I Might Think That
When I noted, over the weekend, that the American public likely wasn't ready to sacrifice its interests and needs in the name of political accountability, it was mainly intuition speaking. It just seemed like a fairly safe observation to make, as someone who pays moderate attention to politics.
So I was somewhat surprised to learn that Yale University had done a study on the topic, back in 2020. They describe their findings as: "Americans prize party loyalty over democratic principles," and the key finding that it seemed captured people's imaginations at the time is as follows:
When the researchers focused on choices respondents were more likely to encounter in the real world because the candidates adopted conventional positions for their respective parties, they found that just 3.5% of respondents would vote against their partisan interests to protect democratic principles. This reflects the consequences of political polarization, said the researchers: When party and policy are closely aligned, opposing candidates become increasingly ideologically distinct from each other, raising the price that voters must pay to punish their preferred candidate for undemocratic behavior by voting for the other candidate.

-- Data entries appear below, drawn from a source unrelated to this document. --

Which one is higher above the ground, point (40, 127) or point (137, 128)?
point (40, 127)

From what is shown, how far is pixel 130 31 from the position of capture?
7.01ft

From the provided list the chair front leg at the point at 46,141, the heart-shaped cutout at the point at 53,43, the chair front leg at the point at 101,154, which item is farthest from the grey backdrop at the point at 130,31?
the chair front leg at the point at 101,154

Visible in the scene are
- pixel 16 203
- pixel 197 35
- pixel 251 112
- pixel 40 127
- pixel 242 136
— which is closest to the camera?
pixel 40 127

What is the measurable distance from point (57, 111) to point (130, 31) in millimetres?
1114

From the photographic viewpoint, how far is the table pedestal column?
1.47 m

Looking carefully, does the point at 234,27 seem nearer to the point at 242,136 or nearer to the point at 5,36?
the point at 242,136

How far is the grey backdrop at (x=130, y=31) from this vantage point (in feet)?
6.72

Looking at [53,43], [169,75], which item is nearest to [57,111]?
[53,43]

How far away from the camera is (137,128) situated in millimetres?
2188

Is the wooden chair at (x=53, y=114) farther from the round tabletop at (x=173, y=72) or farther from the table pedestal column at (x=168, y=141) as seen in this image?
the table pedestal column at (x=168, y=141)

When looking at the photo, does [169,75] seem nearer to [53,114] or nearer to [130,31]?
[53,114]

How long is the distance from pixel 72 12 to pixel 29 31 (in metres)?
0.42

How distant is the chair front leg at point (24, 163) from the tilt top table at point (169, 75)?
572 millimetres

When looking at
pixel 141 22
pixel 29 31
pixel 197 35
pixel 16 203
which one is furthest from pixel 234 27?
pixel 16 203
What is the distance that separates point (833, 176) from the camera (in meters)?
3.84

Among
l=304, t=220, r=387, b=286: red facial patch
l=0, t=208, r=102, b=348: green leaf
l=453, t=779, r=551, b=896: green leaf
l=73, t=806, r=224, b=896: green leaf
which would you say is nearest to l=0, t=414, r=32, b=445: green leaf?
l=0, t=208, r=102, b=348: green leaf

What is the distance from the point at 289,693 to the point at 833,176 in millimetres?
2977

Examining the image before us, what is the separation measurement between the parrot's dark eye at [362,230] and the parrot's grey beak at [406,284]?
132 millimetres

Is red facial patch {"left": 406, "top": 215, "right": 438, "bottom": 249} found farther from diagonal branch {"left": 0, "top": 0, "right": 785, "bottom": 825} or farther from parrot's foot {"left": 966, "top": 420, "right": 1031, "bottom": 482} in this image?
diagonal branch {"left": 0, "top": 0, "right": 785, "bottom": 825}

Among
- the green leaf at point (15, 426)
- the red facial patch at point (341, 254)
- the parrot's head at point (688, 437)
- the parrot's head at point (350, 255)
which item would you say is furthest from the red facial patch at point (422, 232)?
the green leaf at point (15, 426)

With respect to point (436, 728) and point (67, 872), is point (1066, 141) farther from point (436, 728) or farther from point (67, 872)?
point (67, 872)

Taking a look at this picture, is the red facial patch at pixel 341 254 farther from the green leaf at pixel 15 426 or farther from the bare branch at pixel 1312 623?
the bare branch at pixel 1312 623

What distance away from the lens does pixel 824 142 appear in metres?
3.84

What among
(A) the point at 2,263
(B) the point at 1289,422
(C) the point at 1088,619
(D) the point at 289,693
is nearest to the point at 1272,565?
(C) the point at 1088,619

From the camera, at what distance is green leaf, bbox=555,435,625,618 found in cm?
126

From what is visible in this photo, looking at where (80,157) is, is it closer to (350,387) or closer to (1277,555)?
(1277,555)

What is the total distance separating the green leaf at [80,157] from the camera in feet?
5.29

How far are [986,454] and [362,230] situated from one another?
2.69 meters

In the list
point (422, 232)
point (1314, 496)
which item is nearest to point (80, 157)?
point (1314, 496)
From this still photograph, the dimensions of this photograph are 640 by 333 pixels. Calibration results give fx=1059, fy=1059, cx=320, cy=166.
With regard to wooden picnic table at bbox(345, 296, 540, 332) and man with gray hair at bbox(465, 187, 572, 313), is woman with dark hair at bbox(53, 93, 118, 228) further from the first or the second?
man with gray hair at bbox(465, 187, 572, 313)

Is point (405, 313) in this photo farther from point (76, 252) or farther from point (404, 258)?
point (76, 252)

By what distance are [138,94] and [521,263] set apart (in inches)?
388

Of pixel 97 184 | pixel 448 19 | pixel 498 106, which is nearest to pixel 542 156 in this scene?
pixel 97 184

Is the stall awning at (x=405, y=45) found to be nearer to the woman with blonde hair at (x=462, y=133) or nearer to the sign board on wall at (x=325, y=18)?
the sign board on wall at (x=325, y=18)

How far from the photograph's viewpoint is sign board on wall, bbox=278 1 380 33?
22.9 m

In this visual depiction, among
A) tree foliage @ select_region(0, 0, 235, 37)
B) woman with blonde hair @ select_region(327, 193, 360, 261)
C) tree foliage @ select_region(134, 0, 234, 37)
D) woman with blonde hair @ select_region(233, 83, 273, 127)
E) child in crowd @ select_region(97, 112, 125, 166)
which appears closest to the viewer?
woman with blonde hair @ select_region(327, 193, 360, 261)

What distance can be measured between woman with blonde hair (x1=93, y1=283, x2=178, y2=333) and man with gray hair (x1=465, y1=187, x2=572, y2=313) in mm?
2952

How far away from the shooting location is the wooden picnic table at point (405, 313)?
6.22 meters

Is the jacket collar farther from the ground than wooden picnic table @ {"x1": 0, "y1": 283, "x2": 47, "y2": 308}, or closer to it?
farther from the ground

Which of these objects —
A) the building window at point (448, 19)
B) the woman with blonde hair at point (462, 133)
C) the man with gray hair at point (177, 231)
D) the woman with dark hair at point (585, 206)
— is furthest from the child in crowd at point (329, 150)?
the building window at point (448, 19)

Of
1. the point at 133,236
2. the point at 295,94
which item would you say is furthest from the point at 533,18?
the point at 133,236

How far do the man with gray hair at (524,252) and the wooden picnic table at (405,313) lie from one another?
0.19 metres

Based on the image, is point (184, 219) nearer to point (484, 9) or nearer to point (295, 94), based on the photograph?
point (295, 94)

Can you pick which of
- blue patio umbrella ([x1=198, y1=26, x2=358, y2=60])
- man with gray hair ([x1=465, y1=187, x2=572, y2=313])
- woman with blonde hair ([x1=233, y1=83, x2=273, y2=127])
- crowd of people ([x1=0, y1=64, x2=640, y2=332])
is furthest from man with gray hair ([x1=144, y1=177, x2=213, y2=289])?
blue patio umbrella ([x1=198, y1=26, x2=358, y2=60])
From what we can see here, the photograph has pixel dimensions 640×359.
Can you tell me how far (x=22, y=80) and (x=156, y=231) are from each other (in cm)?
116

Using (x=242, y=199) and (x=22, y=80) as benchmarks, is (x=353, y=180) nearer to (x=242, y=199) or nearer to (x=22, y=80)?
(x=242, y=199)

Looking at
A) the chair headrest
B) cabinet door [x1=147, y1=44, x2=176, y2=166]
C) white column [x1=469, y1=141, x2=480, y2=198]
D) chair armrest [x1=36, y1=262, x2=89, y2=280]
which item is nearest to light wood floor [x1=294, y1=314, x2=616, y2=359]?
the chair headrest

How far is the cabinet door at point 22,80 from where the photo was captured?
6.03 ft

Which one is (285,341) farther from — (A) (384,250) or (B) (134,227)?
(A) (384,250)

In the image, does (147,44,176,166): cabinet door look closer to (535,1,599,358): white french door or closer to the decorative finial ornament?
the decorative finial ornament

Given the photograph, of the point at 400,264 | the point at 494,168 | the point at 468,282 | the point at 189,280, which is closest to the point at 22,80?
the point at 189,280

While I'm inclined to agree with the sentiment that saying, on this basis, that only 3.5% of Americans care about democracy wildly overstates things, I can understand the impulse on the part of democracy boosters to see the apparent privileging of outcomes over process to worry about the state of the nation. But I don't know that I sympathize with them.
Consider this snippet of a quote from The Rest Is Politics' Rory Stewart that I shared back in August:
And this is one of the problems, that the link between being a liberal democracy and delivering growth, which, it was this sort of story for 200 years, has been broken. And increasingly from China to Thailand, people are looking at these more authoritarian models and saying, "Well, we don't really mind as long as we're getting wealthier."
Lo and behold, it turns out that only about one in twenty-eight people in the United States mind enough to change their vote over it. And why should that number be any higher? The job of a government, at least in the minds of many people today, is to look out for the interests of its citizens, not to adopt the most virtuous form available to it.
The "anti-Trump wing" of the Republican Party never caught on because Donald Trump was able to maintain the image of the one person who was actually prepared to do the work to look out for the interests of Republican voters, who increasingly felt not only economically left behind, but socially disrespected and dispossessed of the wealth and control that were rightfully theirs.
And, as I've noted previously, I don't think that Democratic voters are really any better; they just lack a charismatic figurehead to place their faith in.
Republicans in Congress are going to wind up squandering the chance to set themselves up for an extended run in power, because President Trump seems unconcerned with actually bringing the material benefits that people wanted from him, and voters are already starting to grumble about the unwillingness of their Congressional delegations to stand up to him. They seem to forget that loosely-attached and low-propensity voters also go to the polls. Or not, as the case may be.
The American political system is breaking down, and rather rapidly, by some measures, because people are fairly fed up with it not living up to their expectations. And it's apparent inability to learn that it needs to.